* PAGE TEXT *
What is the High Court?
The High Court is the third highest court in the UK. It deals with civil cases and appeals of decisions made in lower courts. It is based in London at the Royal Courts of Justice, but it has district registries throughout England and Wales where almost all High Court proceedings may be issued and heard.
High Court cases are usually heard by a single judge, but certain types of hearings – such as criminal appeals and judicial review cases – are assigned to a Divisional Court, a bench of two or more judges. A jury will occasionally sit in the High Court, but only in cases involving defamation, false imprisonment, malicious prosecution and fraud.
Precedent and hierarchy
The High Court is bound by the doctrine of precedent by the decisions of all the courts above it (ie, the Court of Justice of the European Union, the Supreme Court and the Court of Appeal). Any appeal from the decision of a High Court judge is made to the Court of Appeal and then to the Supreme Court. In turn, the High Court’s decisions bind the lower courts (eg, the county court).

* THE PROBLEM *
Transcribe the entire text on the High Court word for word. The records that come next are separate material, unrelated to the High Court text.

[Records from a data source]
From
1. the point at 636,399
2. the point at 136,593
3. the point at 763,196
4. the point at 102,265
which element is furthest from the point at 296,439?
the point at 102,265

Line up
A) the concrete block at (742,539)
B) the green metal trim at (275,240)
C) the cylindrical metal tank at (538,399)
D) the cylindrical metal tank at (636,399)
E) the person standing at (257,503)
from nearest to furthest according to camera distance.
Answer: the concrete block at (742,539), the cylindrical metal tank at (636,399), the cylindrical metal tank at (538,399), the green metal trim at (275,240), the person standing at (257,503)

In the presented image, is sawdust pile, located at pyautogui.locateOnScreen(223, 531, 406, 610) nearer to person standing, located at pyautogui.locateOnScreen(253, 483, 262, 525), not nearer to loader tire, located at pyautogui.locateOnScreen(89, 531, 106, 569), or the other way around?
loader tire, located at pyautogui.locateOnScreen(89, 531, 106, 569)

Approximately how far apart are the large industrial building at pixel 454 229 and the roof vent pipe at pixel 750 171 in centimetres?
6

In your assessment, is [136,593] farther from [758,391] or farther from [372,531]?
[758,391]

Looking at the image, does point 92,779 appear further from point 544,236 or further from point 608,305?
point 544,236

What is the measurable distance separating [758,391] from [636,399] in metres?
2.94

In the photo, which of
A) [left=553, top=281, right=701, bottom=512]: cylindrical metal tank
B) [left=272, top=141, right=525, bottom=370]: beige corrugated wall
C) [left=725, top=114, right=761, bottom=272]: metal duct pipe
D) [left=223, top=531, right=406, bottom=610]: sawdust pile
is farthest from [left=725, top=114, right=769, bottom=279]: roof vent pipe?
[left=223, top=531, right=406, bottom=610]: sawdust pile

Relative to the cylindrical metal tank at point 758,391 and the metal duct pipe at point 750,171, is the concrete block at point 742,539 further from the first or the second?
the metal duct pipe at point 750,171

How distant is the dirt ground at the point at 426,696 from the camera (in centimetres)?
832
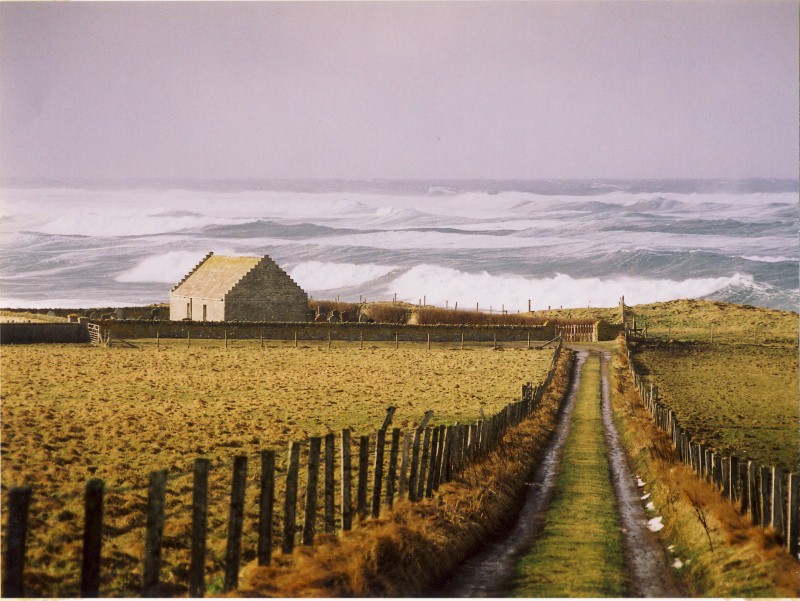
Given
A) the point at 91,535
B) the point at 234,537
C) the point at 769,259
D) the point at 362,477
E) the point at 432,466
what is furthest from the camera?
the point at 769,259

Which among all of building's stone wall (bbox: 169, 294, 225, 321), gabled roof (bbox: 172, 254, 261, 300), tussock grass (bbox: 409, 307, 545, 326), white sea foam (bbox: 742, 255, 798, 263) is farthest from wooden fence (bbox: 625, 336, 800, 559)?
white sea foam (bbox: 742, 255, 798, 263)

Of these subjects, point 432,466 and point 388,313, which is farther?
point 388,313

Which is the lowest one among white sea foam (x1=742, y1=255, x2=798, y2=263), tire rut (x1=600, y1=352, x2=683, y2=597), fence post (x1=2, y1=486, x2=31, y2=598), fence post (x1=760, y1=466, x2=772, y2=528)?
tire rut (x1=600, y1=352, x2=683, y2=597)

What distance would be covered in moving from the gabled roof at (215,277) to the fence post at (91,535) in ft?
196

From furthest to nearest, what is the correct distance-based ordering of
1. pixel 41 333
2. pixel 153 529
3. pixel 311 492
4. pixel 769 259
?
pixel 769 259, pixel 41 333, pixel 311 492, pixel 153 529

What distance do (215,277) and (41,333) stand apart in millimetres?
19504

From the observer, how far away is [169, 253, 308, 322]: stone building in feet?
227

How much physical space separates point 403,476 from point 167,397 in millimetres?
17295

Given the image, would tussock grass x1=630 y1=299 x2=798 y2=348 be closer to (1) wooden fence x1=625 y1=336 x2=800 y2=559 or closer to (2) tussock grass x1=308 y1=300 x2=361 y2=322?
(2) tussock grass x1=308 y1=300 x2=361 y2=322

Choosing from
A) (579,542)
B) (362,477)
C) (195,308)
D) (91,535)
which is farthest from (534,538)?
(195,308)

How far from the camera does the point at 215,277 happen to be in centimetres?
7300

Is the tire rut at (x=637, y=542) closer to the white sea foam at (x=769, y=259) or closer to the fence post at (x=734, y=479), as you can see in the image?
the fence post at (x=734, y=479)

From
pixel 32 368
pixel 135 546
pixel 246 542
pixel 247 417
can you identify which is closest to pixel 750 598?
pixel 246 542

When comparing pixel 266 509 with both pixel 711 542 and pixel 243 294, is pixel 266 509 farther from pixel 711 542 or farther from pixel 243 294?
pixel 243 294
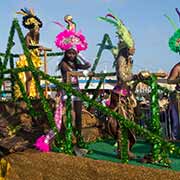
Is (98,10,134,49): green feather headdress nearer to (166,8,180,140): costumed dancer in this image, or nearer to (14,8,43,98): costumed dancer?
(166,8,180,140): costumed dancer

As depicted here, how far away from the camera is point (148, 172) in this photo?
4.05 m

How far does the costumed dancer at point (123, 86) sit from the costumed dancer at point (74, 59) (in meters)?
0.91

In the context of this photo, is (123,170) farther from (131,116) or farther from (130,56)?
(130,56)

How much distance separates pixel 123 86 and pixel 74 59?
127 centimetres

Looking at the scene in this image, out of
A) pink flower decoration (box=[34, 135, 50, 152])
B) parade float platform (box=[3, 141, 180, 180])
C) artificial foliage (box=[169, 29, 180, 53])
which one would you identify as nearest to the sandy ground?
parade float platform (box=[3, 141, 180, 180])

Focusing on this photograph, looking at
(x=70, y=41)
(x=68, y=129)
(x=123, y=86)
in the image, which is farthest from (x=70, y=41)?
(x=68, y=129)

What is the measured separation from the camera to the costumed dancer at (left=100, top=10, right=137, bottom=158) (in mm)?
5328

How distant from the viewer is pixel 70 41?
6434mm

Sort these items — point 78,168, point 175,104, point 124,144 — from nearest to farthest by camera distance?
1. point 78,168
2. point 124,144
3. point 175,104

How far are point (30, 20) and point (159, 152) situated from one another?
5266mm

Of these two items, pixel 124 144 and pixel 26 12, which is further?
pixel 26 12

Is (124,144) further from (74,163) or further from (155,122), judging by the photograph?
(74,163)

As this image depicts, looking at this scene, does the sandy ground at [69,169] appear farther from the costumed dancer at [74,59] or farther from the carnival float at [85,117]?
the costumed dancer at [74,59]

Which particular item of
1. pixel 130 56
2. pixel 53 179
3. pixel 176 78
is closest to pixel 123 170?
pixel 53 179
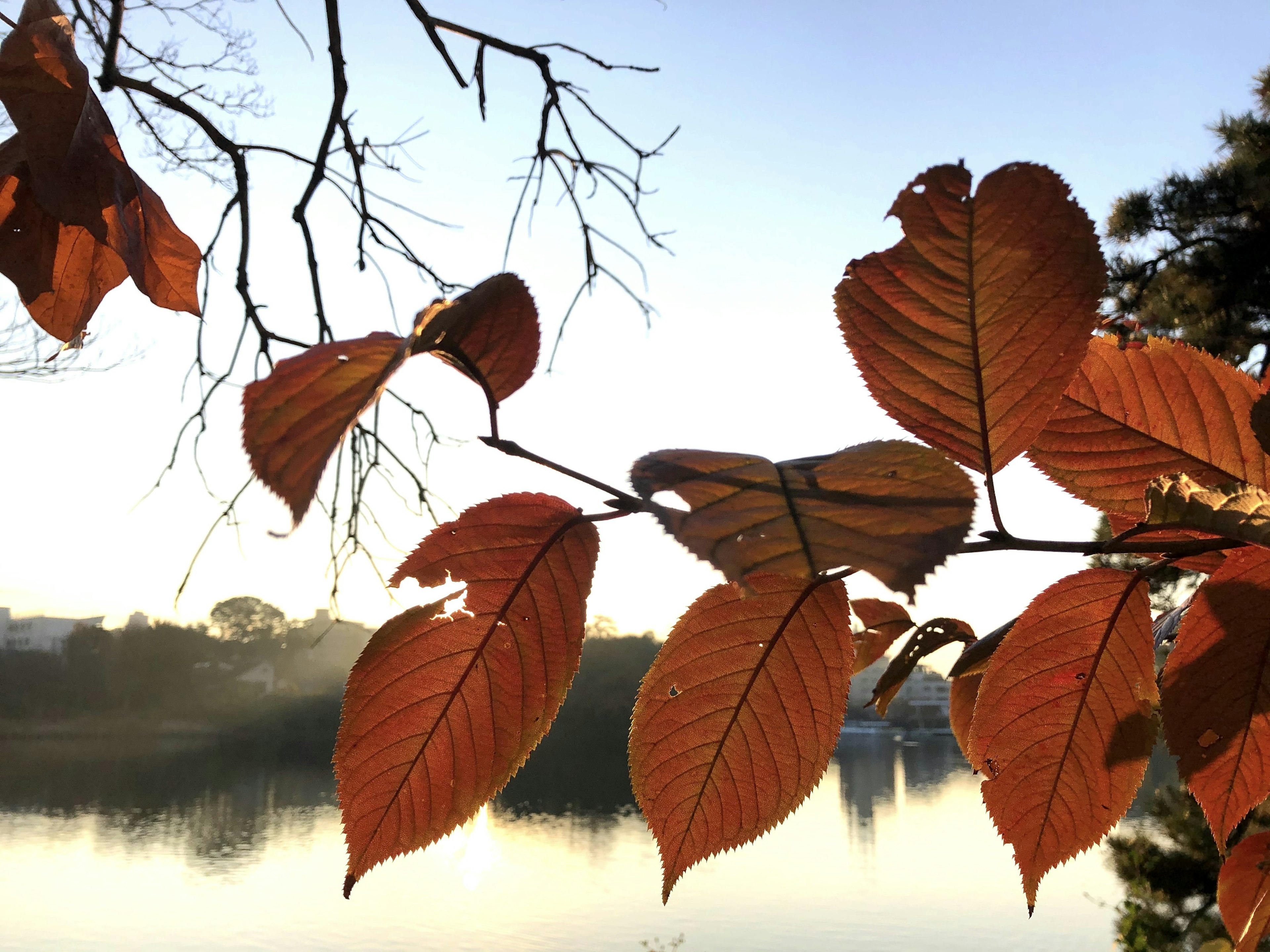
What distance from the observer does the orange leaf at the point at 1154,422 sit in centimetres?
14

* YOUR RESPONSE *
What is the High Court?
The High Court is the third highest court in the UK. It deals with civil cases and appeals of decisions made in lower courts. It is based in London at the Royal Courts of Justice, but it has district registries throughout England and Wales where almost all High Court proceedings may be issued and heard.
High Court cases are usually heard by a single judge, but certain types of hearings – such as criminal appeals and judicial review cases – are assigned to a Divisional Court, a bench of two or more judges. A jury will occasionally sit in the High Court, but only in cases involving defamation, false imprisonment, malicious prosecution and fraud.
Precedent and hierarchy
The High Court is bound by the doctrine of precedent by the decisions of all the courts above it (ie, the Court of Justice of the European Union, the Supreme Court and the Court of Appeal). Any appeal from the decision of a High Court judge is made to the Court of Appeal and then to the Supreme Court. In turn, the High Court’s decisions bind the lower courts (eg, the county court).